On Tuesday 20th January, The Times reported a story that their sister publication, The Sun, was dropping their Page 3 feature.
Page 3 first originated in the tabloid newspaper in 1970 and ever since then has been a regular presence, boasting images of topless or scantily clad women.
However, earlier this week on Monday and Tuesday there was an absence of the usual large size picture fuelling rumours that the paper had finally decided to put the feature to rest.
Its absence proved to be short-lived as by Thursday, Page 3 was back under the title of “Clarifications and Corrections.”
The caption read “Further to recent reports in all other media outlets, we would like to clarify that on Page 3 of today’s Sun is a picture of Nicole, 22, from Bournemouth” accompanied by a topless image of a blonde haired girl winking to the camera.
The paper also commented on the rumours surrounding Page 3’s alleged demise, adding “we would like to apologise on behalf of the print and broadcast journalists who have spent the last two days talking and writing about us.”

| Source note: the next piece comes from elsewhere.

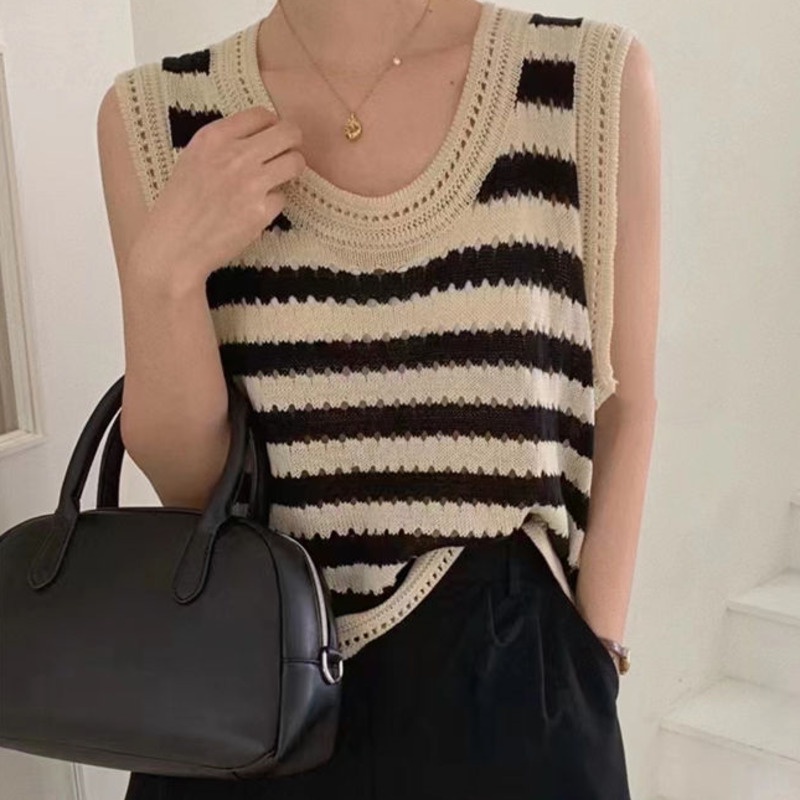 Áo Len Dệt Kim Sọc Rỗng 185245 Áo Hai Dây Cổ Chữ U Thời Trang Mùa Hè Phong Cách Retro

This was taken a step further when the publication’s head of PR, Dylan Sharpe, tweeted the story directly to notable journalists such as Kay Burley, Steve Hewlett and Lucy Manning amongst others, as well as politician Harriet Harman, who was not involved in the story at all.
The paper came under a round of heavy fire in the media as well as amongst groups campaigning to get rid of Page 3.
No More Page 3 is a group established in 2012, which has gathered 230,000 signatories to their online petition on the issue.
It has also gained the support of a number of MPs and anti-sexism organisations backing their cause.
Speaking exclusively to The Student, Brenna Aston, No More Page 3 campaigner and a University of Edinburgh student, criticised The Sun: “Page 3 went, and then it came back again, all in the space of a week.
“We didn’t click the victory button and we didn’t pay for the party… I hate to break it to them, but we aren’t going anywhere.”
Kirsty Haigh is another University of Edinburgh student all too familiar with the publication.
Two years ago she led a successful campaign on campus to get the Edinburgh University Student Association (EUSA) to stop selling The Sun until they removed Page 3.
Talking to The Student, Haigh, former EUSA Vice President Services, said: “I think the No More Page 3 campaign has been very successful at getting people talking about how and why women are portrayed in media in such a sexist way.
“However, it’s clear that simply removing nipples from Page 3 is not changing the sexist culture that we live in.”
Eve Livingston, EUSA Vice President Societies and Activities, voiced similar sentiments: “The culture of misogyny extends far beyond page 3 of The Sun.
“We fight hard to combat misogyny on campus through our campaigns against sexual harassment, rape culture and other women’s liberation issues.
“As long as women remain subordinated and discriminated against that work will always remain a priority.”